Most organizations separate the roles of the BA and EA. However, organizations that are looking to maximize the benefit they receive from SOA and other architecturally-driven IT efforts should think more holistically about either combining the EA and BA responsibilities in the business or creating a new organizational structure that puts the business analysis and enterprise architecture roles into more intimate contact.

Part of the reason for bringing BA and EA closer together is that BAs often lack the technical skills to do the modeling part that is so necessary to making good architecture work. Second, most BAs have business metrics in mind (as they should) without having visibility into how IT will impact the realization of those metrics.

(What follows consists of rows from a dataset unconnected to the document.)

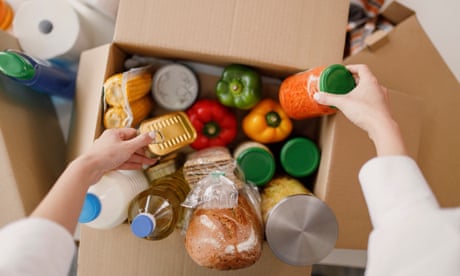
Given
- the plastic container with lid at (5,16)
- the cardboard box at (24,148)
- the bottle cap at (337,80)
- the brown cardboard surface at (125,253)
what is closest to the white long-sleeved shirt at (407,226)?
the bottle cap at (337,80)

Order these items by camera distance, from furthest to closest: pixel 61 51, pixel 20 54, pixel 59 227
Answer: pixel 61 51, pixel 20 54, pixel 59 227

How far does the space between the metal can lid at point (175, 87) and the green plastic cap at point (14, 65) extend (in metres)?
0.26

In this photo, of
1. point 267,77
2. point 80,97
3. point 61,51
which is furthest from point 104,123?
point 267,77

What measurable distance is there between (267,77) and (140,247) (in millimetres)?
503

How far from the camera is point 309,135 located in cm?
90

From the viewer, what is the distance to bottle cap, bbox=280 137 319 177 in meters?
0.79

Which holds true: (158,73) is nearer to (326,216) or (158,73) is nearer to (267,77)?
(267,77)

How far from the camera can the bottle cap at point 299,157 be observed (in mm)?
787

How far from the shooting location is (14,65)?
678mm

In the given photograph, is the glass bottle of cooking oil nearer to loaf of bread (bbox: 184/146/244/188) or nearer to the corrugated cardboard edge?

Furthermore, BAs still think in terms of discrete business needs that need to be addressed in short timeframes. To achieve the promised SOA goals of reuse, reduction of redundancy, and business agility, the EA can provide the corporate memory and long-term strategic IT planning that most BAs lack in their tactical approach to today’s business needs.

The ZapThink Take
In most organizations, the role of the BA is far more developed and understood than the role of the EA. As such, it would be unreasonable to assume that the EA role will usurp, replace, or otherwise impinge on existing BA capabilities. However, the future of EA and the future BA are clearly moving in complementary directions. To the extent that BAs are dealing more and more with requirements for agility, reuse, and reduced cost of integration, they will find themselves mirroring the activities of the EA groups in their organization. Likewise, the more that EAs find themselves responsible for translating ill-defined business requirements into architectural models and Service definitions, the more they will find themselves filling a BA role in the organization.

Clearly, not everything in the organization that a BA will deal with is IT centric, and likewise, the EA organization won’t cover all aspects of business operation. However, we’re in a business environment that’s looking to squeeze every bit of value and inefficiency out of IT. In this environment, it only makes sense to rethink the role of the BA and EA together — an expanded, strategic, and operational role for IT planning that plays more in the hands of business than it does in the increasingly commoditized hands of IT implementation and operations. When this happens, architecture itself becomes strategic and can move out of the hands of the IT organization and into the hands of business operations.